Política

Turquia condena 337 pessoas à prisão perpétua por tentativa de golpe de Estado em 2016

Quase 500 pessoas foram julgadas pela tentativa frustrada de golpe de Estado de 2016 contra o presidente turco Recep Tayyip Erdogan

Agência France-Presse
postado em 26/11/2020 08:53 / atualizado em 26/11/2020 10:08
Policiais turcos montam guarda na entrada da Instituição Penal Sincan no 4º Tribunal Penal Pesado, perto de Ancara, antes do julgamento dos 500 suspeitos da tentativa de golpe de 2016.  -  (crédito: STRINGER / AFP)
Policiais turcos montam guarda na entrada da Instituição Penal Sincan no 4º Tribunal Penal Pesado, perto de Ancara, antes do julgamento dos 500 suspeitos da tentativa de golpe de 2016. - (crédito: STRINGER / AFP)

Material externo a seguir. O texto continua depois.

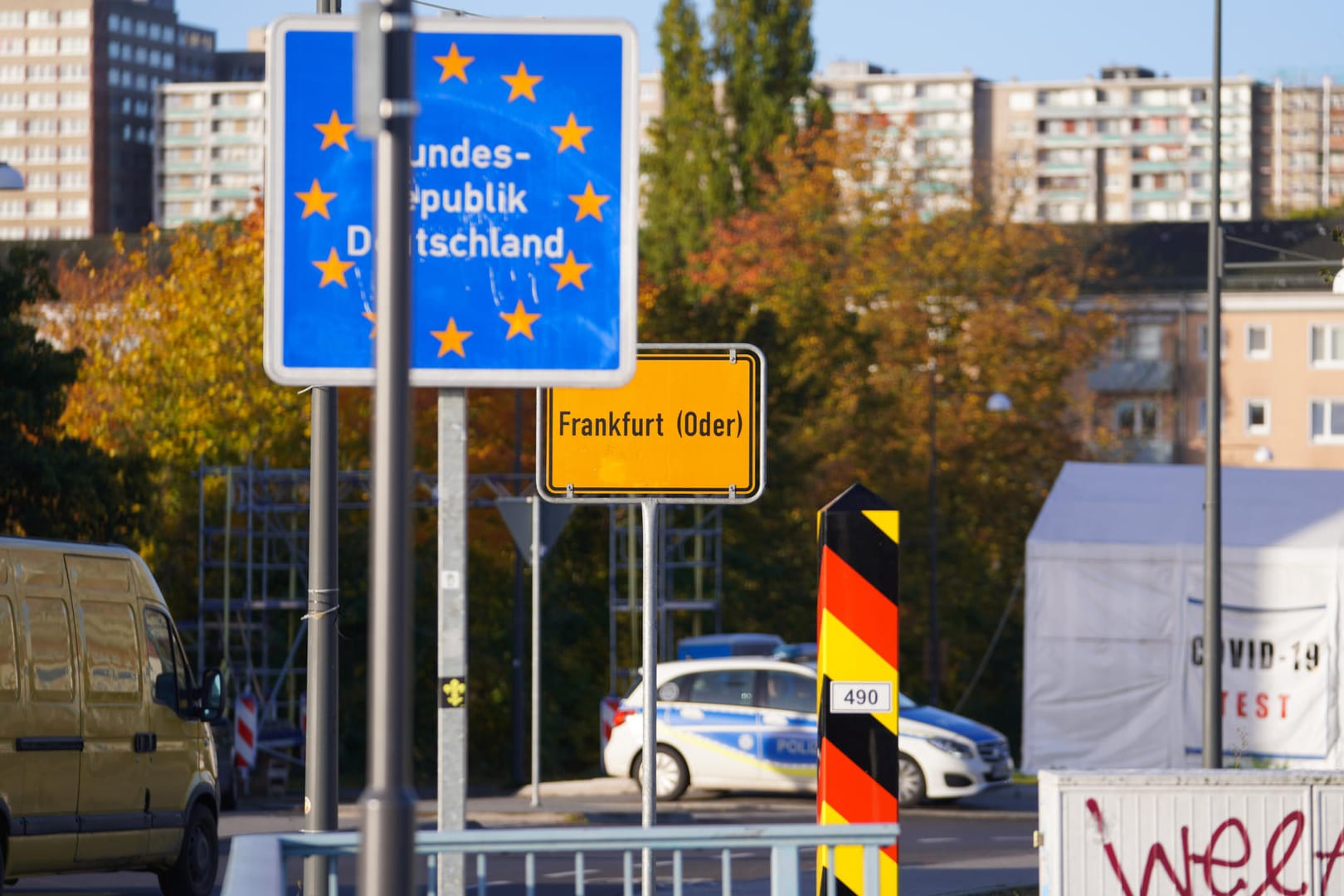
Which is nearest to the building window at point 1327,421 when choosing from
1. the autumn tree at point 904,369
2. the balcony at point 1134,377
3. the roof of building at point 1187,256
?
the roof of building at point 1187,256

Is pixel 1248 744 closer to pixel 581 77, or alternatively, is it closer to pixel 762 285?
pixel 581 77

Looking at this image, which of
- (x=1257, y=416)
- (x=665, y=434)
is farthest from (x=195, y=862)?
(x=1257, y=416)

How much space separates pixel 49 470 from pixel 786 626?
64.7 feet

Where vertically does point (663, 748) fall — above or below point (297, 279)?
below

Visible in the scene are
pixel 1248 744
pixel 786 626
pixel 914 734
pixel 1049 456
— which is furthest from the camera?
pixel 1049 456

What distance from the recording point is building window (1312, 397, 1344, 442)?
73375 mm

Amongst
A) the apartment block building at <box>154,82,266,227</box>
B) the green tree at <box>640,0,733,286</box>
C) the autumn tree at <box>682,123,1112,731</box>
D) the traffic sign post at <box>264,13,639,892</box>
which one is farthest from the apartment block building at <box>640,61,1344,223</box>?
the traffic sign post at <box>264,13,639,892</box>

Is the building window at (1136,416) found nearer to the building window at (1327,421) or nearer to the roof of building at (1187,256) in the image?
the roof of building at (1187,256)

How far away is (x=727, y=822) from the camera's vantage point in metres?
19.5

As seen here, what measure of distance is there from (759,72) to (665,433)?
5266 cm

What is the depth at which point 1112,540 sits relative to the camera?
24266mm

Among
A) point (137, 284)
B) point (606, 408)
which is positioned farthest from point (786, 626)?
point (606, 408)

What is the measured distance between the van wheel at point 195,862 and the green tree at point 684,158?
140 feet

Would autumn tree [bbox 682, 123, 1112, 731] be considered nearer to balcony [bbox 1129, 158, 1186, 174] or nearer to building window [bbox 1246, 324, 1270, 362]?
building window [bbox 1246, 324, 1270, 362]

Um tribunal da Turquia condenou 337 pessoas nesta quinta-feira (26/11), incluindo oficiais e pilotos da Aeronáutica, pela tentativa frustrada de golpe de Estado de 2016 contra o presidente Recep Tayyip Erdogan, ao final de um grande julgamento em Ancara.

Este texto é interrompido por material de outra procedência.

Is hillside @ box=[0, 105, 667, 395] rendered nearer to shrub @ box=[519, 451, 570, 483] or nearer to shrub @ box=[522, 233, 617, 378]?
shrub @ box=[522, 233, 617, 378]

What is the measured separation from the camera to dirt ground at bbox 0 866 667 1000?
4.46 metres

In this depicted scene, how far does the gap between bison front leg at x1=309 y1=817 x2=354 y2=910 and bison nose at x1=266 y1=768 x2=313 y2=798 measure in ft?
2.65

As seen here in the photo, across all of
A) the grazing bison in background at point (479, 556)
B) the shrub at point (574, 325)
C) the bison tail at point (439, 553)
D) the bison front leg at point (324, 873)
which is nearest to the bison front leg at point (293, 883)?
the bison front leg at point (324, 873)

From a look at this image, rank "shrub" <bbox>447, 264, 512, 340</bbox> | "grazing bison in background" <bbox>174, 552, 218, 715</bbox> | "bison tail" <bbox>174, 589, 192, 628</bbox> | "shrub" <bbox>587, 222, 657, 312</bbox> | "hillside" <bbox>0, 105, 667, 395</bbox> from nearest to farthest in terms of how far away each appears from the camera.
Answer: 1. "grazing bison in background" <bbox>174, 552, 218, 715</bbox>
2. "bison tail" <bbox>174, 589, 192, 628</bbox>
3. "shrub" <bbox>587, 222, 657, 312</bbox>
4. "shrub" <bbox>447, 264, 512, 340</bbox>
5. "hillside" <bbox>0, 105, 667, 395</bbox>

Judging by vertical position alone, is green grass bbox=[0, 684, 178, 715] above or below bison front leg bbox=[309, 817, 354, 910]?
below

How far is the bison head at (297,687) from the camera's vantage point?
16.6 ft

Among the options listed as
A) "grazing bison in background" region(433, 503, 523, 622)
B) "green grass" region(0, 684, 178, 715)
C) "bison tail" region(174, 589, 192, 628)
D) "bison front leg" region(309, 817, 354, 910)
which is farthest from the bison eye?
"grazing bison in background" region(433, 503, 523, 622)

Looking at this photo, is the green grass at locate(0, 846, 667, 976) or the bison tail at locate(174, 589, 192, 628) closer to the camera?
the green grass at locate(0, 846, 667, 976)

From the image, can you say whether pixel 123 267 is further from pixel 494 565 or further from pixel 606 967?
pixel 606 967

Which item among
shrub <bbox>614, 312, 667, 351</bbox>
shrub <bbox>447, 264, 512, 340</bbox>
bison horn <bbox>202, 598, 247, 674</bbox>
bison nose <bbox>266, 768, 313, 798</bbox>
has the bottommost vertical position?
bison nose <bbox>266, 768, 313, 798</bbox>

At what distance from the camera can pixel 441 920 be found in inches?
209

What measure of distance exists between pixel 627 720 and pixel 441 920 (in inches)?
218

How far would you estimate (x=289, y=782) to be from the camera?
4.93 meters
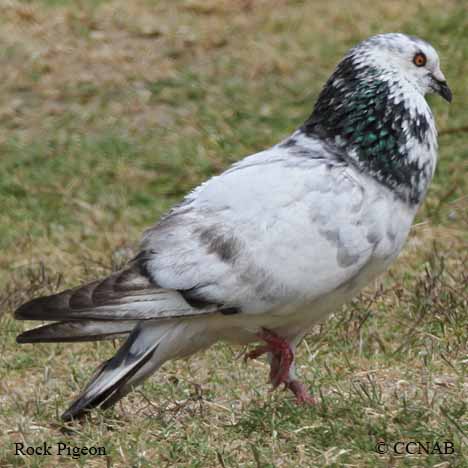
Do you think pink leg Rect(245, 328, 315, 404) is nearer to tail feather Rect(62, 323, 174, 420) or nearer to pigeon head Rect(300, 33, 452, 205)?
tail feather Rect(62, 323, 174, 420)

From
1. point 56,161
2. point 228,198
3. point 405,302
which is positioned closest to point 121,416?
point 228,198

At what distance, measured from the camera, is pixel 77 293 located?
4.41 meters

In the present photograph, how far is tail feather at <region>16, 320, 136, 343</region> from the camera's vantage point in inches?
172

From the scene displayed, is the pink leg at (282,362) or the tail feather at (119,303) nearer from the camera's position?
the tail feather at (119,303)

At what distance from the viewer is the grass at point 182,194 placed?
13.7 ft

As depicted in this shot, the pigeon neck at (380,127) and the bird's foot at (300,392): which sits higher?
the pigeon neck at (380,127)

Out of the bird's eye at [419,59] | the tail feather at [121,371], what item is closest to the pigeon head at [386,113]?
the bird's eye at [419,59]

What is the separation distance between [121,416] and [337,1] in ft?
20.0

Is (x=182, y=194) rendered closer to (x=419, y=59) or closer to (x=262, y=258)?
(x=419, y=59)

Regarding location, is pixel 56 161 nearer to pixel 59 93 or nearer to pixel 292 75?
pixel 59 93

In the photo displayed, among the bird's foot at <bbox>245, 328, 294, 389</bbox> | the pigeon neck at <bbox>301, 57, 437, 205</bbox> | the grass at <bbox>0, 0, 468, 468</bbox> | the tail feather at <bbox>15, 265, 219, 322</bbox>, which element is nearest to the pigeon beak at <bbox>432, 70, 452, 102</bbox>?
the pigeon neck at <bbox>301, 57, 437, 205</bbox>

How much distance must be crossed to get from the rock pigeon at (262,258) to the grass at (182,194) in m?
0.25

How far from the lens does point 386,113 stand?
4676 mm

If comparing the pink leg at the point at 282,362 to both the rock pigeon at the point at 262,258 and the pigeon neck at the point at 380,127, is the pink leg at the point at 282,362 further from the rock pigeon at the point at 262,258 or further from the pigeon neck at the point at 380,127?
the pigeon neck at the point at 380,127
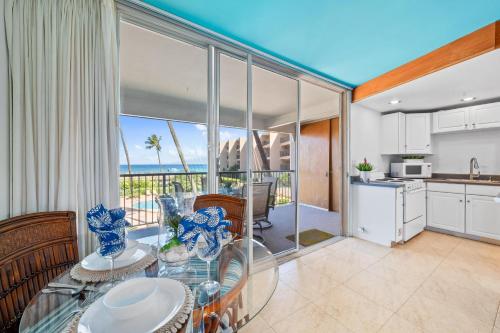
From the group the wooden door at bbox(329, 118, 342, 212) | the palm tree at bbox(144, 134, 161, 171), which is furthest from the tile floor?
the wooden door at bbox(329, 118, 342, 212)

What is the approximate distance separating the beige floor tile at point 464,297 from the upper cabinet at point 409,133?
2360 millimetres

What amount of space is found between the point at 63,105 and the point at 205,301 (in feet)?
4.79

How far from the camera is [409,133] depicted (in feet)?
12.1

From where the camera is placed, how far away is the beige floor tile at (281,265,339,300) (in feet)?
6.28

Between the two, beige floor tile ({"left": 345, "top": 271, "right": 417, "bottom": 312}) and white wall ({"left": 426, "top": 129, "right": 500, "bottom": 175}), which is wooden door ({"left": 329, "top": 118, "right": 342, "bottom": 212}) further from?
beige floor tile ({"left": 345, "top": 271, "right": 417, "bottom": 312})

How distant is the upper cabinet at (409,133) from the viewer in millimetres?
3672

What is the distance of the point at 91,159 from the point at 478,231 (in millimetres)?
4899

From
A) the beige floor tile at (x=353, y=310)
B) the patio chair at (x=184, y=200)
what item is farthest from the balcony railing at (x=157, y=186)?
the beige floor tile at (x=353, y=310)

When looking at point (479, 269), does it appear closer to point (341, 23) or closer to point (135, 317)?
point (341, 23)

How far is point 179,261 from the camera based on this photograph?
99 centimetres

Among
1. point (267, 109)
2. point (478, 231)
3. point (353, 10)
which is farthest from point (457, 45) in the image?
point (478, 231)

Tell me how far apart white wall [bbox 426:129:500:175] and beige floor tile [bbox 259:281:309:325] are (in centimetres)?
398

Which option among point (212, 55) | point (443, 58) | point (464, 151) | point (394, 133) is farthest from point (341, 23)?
point (464, 151)

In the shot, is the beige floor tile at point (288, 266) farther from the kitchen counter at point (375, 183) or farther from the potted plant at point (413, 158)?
the potted plant at point (413, 158)
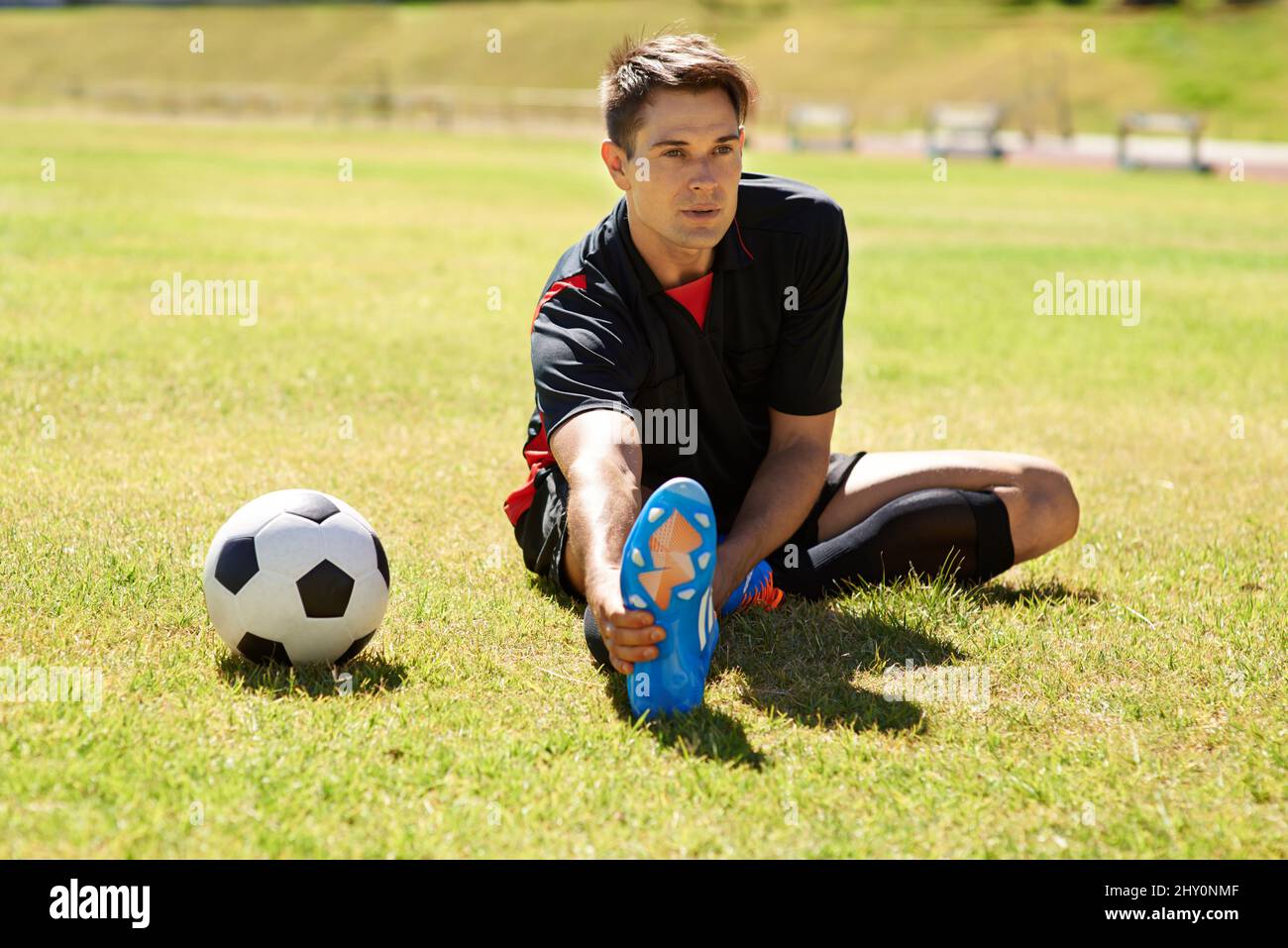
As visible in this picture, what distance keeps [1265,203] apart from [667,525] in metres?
23.0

Todos foram declarados culpados de "tentativa de derrubar a ordem constitucional, tentativa de assassinato do presidente e homicídios voluntários", segundo um resumo do veredicto, ao qual a AFP teve acesso.

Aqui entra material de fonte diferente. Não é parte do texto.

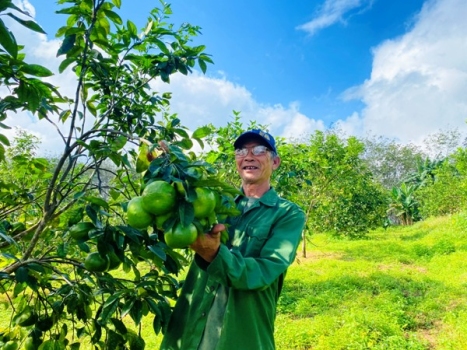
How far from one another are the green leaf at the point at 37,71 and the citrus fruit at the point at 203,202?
530 millimetres

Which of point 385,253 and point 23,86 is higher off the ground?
point 23,86

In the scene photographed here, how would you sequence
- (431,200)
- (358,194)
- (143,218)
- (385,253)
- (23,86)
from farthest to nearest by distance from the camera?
(431,200) < (358,194) < (385,253) < (23,86) < (143,218)

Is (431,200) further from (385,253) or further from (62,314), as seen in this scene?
(62,314)

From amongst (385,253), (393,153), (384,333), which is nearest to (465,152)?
(385,253)

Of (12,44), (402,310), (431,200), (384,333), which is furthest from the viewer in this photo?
(431,200)

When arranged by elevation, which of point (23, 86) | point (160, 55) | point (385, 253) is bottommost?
point (385, 253)

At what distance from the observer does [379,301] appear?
18.7 ft

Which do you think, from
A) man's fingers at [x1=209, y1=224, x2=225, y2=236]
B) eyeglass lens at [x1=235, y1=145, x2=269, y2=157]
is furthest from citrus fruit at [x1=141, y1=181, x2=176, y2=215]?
eyeglass lens at [x1=235, y1=145, x2=269, y2=157]

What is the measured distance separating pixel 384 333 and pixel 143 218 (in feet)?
14.0

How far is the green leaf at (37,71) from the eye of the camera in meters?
1.09

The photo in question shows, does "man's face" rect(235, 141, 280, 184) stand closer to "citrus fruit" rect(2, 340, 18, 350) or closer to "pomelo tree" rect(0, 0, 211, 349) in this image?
"pomelo tree" rect(0, 0, 211, 349)

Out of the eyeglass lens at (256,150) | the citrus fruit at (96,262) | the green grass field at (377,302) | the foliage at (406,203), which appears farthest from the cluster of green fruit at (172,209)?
the foliage at (406,203)

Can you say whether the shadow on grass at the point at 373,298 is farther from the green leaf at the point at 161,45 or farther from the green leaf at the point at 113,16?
the green leaf at the point at 113,16

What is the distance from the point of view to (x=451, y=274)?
7465mm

Entre as pessoas condenadas estão pilotos que bombardearam áreas emblemáticas da capital Ancara, como o Parlamento, e oficiais que lideraram a intentona a partir da base militar de Akinci.

Outras 60 pessoas foram condenadas a penas menores, e 75 foram absolvidas, segundo documento.

No total, 475 pessoas eram julgadas neste processo, considerado o mais importante sobre a tentativa frustrada de golpe da madrugada de 15 para 16 de julho de 2016 na base aérea de Akinci, o centro de operações dos militares golpistas.

O então comandante do Estado-Maior e atual ministro turco da Defesa, Hulusi Akar, e outros oito militares de alta patente foram sequestrados nesta base e libertados na manhã de 16 de julho, após o fracasso do golpe, que terminou com 251 mortos e mais de 2.000 feridos.

Naquela noite, caças F16 bombardearam o Parlamento turco em três ocasiões, assim como estradas ao redor do palácio presidencial, o quartel-general das forças especiais e da polícia de Ancara.

Os bombardeios deixaram 68 mortos e mais de 200 feridos na capital turca. Nove civis perderam a vida em uma tentativa de resistir aos golpistas na entrada da base.

"Justiça foi feita"

O julgamento gigantesco, que começou em agosto de 2017, aconteceu na maior sala de audiências do país, construída especialmente no complexo penitenciário de Sincan, na província de Ancara.

Apesar da pandemia de covid-19, muitos parentes das vítimas seguiram até o local para assistir à última audiência.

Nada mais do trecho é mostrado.